Now that’s out of the way lets look at a bit more complicated example of matrix multiplication. Now bear in mind the kernel that you are about to read is not the most optimal implementation of matrix multiplication. This is just so that we can get our hands dirty and also not everything you do has to be efficient. It just has to work, and you would have learned a lot in the process. I am just going to leave the kernel here for you to get a hang of it.

@triton.jit
def simple_mm(a, b, o, k, n,
              K_BLOCK_SIZE: tl.constexpr = 64,
              ) -> None:
    # a -> Matrix of size M x K and b -> Matrix of size K x N
    # K is the common inner dimension
    num_blocks = k//K_BLOCK_SIZE + 1
    row_id = tl.program_id(0)
    col_id = tl.program_id(1)

    # Lets pick one column and one row and do a dot product
    # Like the 1-D example we dont want to look at the entire row/column
    # We are making use of the fact that each row/column will be of the size
    # 'k' which is the inner common dimension of these matrices
    # But this will only be a part of the dot product so we have to keep track of many to cover the entire column or row.
    
    # What we are going to do is to access block size elements from the column
    # and the row and compute the dot product and keep adding to a value till
    # we run out of numbers
    value = 0.
    for k_id in range(num_blocks):
        row_start = row_id * k + k_id * K_BLOCK_SIZE
        row_offsets = tl.arange(0, K_BLOCK_SIZE) + row_start
        # The masks are a little more trickier as we cant just see if its
        # less than 'k'. We need to account for the row we are in
        row_masks = row_offsets < (row_id + 1) * k
        row = tl.load(a + row_offsets, mask=row_masks) # Load this into the GPU SRAM

        col_start = (K_BLOCK_SIZE * k_id)
        col_offsets = n * (tl.arange(0, K_BLOCK_SIZE) + col_start) + col_id # 0, n, 2n || 3n, 4n, 5n for a block size of 3 for eg
        col_masks = col_offsets/n < k
        col = tl.load(b + col_offsets, mask=col_masks)
        value += tl.sum(row * col)
    
    output_offset = row_id * n + col_id
    tl.store(o + output_offset, value)

I am also leaving a rough sketch of how these access patterns came about. The numbers you see below are the indexes of those positions, if we were to flatten this matrix out. This would in turn be our memory offsets/differences in the ptr from the first element in the matrix. It goes row wise first.

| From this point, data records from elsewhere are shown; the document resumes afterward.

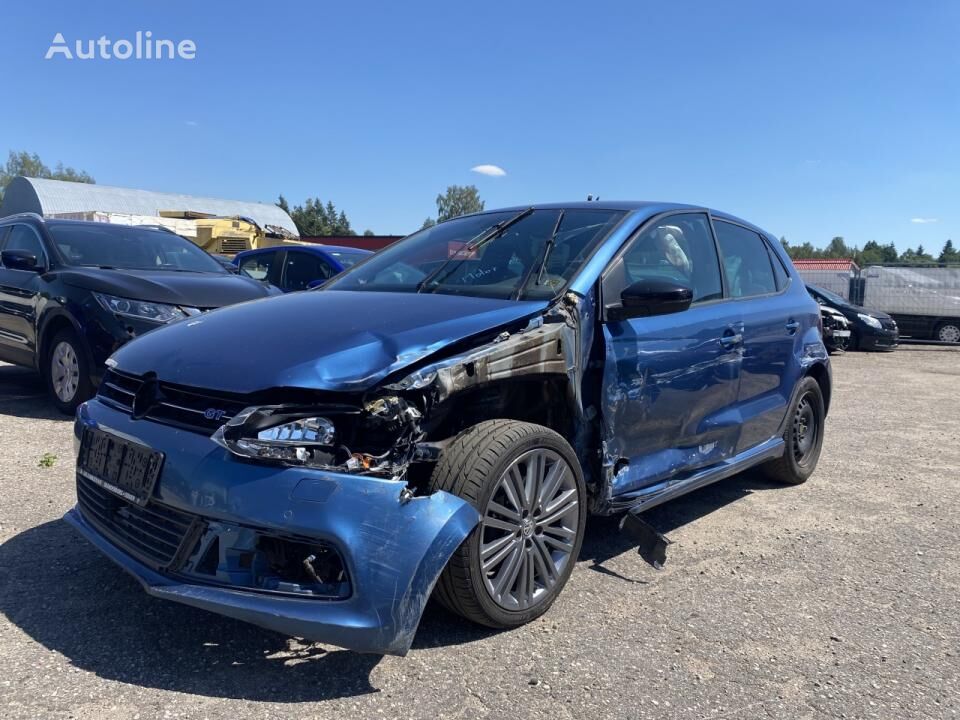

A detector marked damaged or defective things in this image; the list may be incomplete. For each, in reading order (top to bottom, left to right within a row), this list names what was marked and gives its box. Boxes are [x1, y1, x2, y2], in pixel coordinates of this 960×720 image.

crumpled hood [59, 268, 272, 306]
shattered windshield [326, 207, 628, 300]
crumpled hood [110, 292, 548, 394]
blue damaged hatchback [69, 200, 832, 656]
damaged front bumper [65, 400, 478, 660]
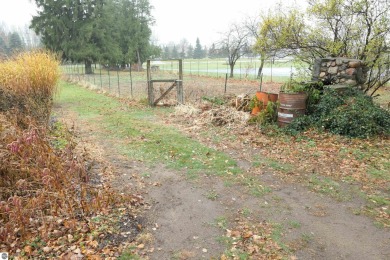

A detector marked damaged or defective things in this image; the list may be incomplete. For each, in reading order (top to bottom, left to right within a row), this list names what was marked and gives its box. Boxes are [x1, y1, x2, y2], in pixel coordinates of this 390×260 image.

rusty metal barrel [278, 92, 308, 127]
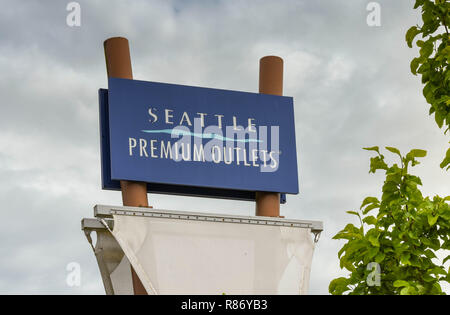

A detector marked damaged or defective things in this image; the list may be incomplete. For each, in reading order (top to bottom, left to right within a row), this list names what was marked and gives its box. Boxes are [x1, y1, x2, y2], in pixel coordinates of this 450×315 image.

rusty metal pole [103, 37, 148, 296]
rusty metal pole [255, 56, 284, 217]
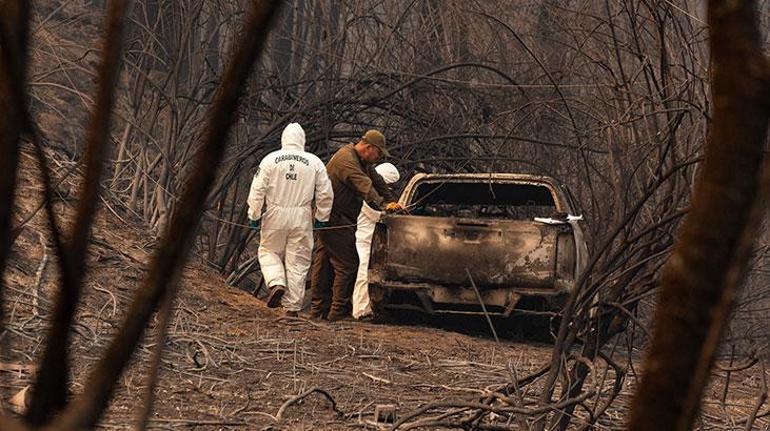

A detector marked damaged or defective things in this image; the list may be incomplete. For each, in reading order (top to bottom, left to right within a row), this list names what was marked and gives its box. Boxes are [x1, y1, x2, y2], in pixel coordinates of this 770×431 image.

burned pickup truck [368, 174, 584, 318]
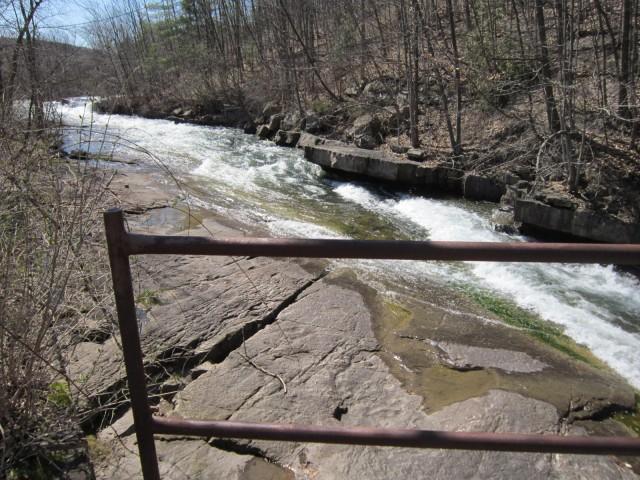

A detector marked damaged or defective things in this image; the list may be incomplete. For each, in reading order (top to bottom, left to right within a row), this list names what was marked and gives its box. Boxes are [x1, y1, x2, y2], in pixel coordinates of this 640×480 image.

rusty metal railing [104, 208, 640, 478]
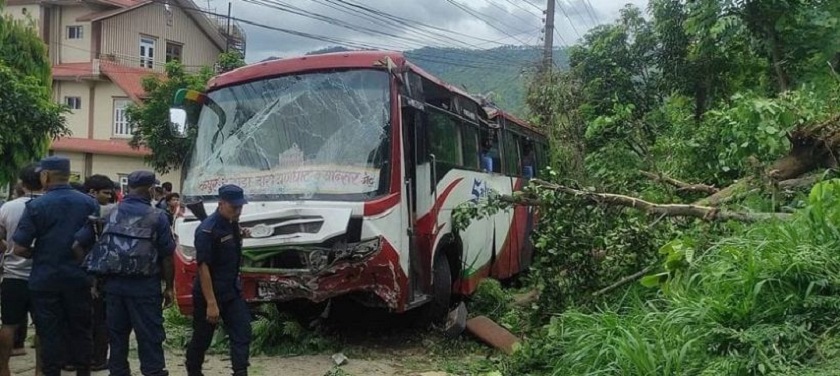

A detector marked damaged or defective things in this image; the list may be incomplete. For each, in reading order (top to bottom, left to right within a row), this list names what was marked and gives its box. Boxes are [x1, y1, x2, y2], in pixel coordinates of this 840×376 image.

shattered windshield [182, 69, 392, 201]
damaged bus [169, 49, 552, 320]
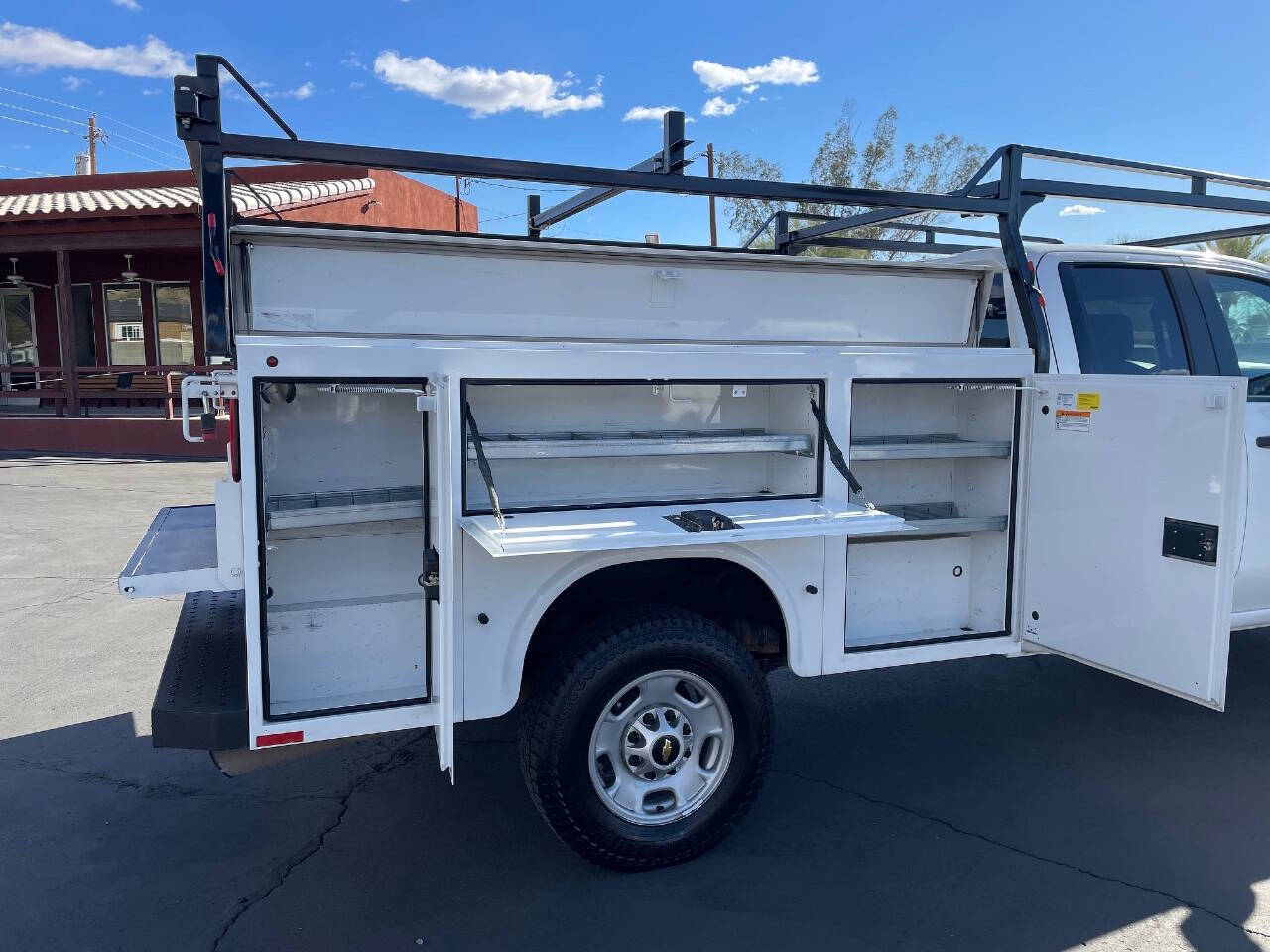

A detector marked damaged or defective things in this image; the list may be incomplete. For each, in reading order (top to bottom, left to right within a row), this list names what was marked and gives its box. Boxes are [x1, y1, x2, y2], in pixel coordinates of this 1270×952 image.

asphalt crack [208, 734, 427, 948]
asphalt crack [774, 770, 1270, 940]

Resources for Further Learning

Nexts steps would be to try and implement custom kernels for all sorts of things, like a cross-entropy loss, or a softmax etc. Hope you get the idea. I tried to keep it short. If you want to learn more I am leaving you with a few good resources to have a look at:

An advanced implementation of a custom Cross Entropy Loss kernel from Unsloth
Official Triton Documentation
and Claude ofc. Makes the learning a whole lot easier!

As ML models continue to grow, what role do you see for Python-based GPU programming languages versus traditional CUDA? Is Triton filling a temporary gap or establishing a new paradigm?